◆ **What is expected**: Your task is to repeat the listing exactly.

◆ **Provided information**:
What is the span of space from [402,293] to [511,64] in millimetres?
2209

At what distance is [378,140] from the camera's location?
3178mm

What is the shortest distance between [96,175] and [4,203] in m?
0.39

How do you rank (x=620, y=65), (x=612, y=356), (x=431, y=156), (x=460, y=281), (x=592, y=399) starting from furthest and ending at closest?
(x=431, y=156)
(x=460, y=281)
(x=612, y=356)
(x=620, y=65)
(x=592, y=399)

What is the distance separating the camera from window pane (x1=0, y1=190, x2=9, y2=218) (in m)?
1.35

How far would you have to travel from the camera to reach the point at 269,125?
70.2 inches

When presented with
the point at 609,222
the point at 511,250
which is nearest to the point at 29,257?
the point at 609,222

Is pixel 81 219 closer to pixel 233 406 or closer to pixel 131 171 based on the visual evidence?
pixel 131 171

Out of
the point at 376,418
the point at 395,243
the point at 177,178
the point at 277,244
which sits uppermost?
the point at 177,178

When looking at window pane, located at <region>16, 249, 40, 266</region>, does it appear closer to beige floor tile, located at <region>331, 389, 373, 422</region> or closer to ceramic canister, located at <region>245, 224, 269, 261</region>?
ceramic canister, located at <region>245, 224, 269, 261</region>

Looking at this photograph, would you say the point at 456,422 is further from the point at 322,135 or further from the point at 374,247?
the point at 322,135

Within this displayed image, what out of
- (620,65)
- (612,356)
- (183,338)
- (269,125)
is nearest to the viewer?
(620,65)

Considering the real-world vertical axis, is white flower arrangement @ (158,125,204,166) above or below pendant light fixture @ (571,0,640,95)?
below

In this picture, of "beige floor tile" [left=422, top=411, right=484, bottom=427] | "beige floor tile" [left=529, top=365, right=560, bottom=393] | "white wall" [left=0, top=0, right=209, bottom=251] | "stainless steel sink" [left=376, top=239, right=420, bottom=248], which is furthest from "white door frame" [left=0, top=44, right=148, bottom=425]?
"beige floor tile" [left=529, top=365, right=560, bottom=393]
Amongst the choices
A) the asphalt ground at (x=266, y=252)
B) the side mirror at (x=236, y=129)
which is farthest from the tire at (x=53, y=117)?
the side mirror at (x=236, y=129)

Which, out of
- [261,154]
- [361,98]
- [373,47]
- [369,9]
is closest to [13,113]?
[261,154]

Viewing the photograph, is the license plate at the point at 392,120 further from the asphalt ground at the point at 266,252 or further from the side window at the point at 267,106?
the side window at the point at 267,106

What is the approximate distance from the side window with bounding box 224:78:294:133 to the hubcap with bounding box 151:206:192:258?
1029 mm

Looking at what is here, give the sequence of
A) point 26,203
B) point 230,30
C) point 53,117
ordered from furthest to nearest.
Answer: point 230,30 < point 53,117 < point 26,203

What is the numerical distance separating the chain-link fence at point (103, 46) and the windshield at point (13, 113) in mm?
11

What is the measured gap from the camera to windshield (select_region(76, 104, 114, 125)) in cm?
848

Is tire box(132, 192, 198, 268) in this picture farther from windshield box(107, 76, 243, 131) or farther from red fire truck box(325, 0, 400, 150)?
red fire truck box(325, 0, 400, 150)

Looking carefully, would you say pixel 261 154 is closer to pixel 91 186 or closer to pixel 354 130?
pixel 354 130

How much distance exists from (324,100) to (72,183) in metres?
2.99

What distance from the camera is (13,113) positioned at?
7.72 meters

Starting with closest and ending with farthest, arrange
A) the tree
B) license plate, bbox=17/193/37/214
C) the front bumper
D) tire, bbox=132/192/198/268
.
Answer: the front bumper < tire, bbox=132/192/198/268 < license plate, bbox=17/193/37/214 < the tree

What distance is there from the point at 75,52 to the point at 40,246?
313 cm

◆ **Expected answer**:
What is the span of space from [402,293] to [511,64] in millimetres?
2209

At what distance is [378,140] from the camera's location?
3178mm

What is the shortest distance between [96,175] and [4,203] in m?
0.39

How do you rank (x=620, y=65), (x=612, y=356), (x=431, y=156), (x=460, y=281), (x=592, y=399) starting from furthest and ending at closest?
(x=431, y=156)
(x=460, y=281)
(x=612, y=356)
(x=620, y=65)
(x=592, y=399)

What is the distance separating the camera from window pane (x1=0, y1=190, x2=9, y2=218) (in m)?
1.35

How far would you have to travel from the camera to reach the point at 269,125?
70.2 inches

When presented with
the point at 609,222
the point at 511,250
which is nearest to the point at 29,257?
the point at 609,222

Is pixel 81 219 closer to pixel 233 406 or closer to pixel 131 171 based on the visual evidence?
pixel 131 171

Out of
the point at 376,418
the point at 395,243
the point at 177,178
the point at 277,244
which sits uppermost?
the point at 177,178

When looking at window pane, located at <region>16, 249, 40, 266</region>, does it appear closer to beige floor tile, located at <region>331, 389, 373, 422</region> or closer to ceramic canister, located at <region>245, 224, 269, 261</region>?
ceramic canister, located at <region>245, 224, 269, 261</region>

Looking at this photograph, would you say the point at 456,422 is further from the point at 322,135 or further from the point at 374,247?
the point at 322,135

Within this displayed image, what out of
- (620,65)
- (612,356)
- (183,338)
- (269,125)
is nearest to the viewer?
(620,65)

Considering the real-world vertical axis, is white flower arrangement @ (158,125,204,166) above or below pendant light fixture @ (571,0,640,95)?
below

In this picture, of "beige floor tile" [left=422, top=411, right=484, bottom=427] | "beige floor tile" [left=529, top=365, right=560, bottom=393] | "white wall" [left=0, top=0, right=209, bottom=251] | "stainless steel sink" [left=376, top=239, right=420, bottom=248], which is furthest from "white door frame" [left=0, top=44, right=148, bottom=425]?
"beige floor tile" [left=529, top=365, right=560, bottom=393]
Amongst the choices
A) the asphalt ground at (x=266, y=252)
B) the side mirror at (x=236, y=129)
which is farthest from the tire at (x=53, y=117)?
the side mirror at (x=236, y=129)

Which, out of
- [261,154]
- [361,98]
- [373,47]
- [369,9]
is closest to [13,113]?
[261,154]

Viewing the photograph, is the license plate at the point at 392,120 further from the asphalt ground at the point at 266,252 or further from the side window at the point at 267,106?
the side window at the point at 267,106

What is the approximate distance from the side window with bounding box 224:78:294:133 to the hubcap with bounding box 151:206:192:258?
1029 mm

Looking at what is here, give the sequence of
A) point 26,203
B) point 230,30
C) point 53,117
ordered from furthest to nearest.
Answer: point 230,30 < point 53,117 < point 26,203

What is the numerical distance separating the chain-link fence at point (103, 46) and the windshield at point (13, 113) in mm?
11

What is the measured gap from the camera to windshield (select_region(76, 104, 114, 125)) in cm?
848

Is tire box(132, 192, 198, 268) in this picture farther from windshield box(107, 76, 243, 131) or farther from red fire truck box(325, 0, 400, 150)?
red fire truck box(325, 0, 400, 150)

Looking carefully, would you say pixel 261 154 is closer to pixel 91 186 or closer to pixel 354 130?
pixel 354 130

How much distance exists from (324,100) to (72,183) in metres?
2.99

What distance from the camera is (13,113) positioned at?
7.72 meters

Starting with closest and ending with farthest, arrange
A) the tree
B) license plate, bbox=17/193/37/214
C) the front bumper
D) tire, bbox=132/192/198/268
.
Answer: the front bumper < tire, bbox=132/192/198/268 < license plate, bbox=17/193/37/214 < the tree

What distance is there from the point at 75,52 to the point at 40,246?
313 cm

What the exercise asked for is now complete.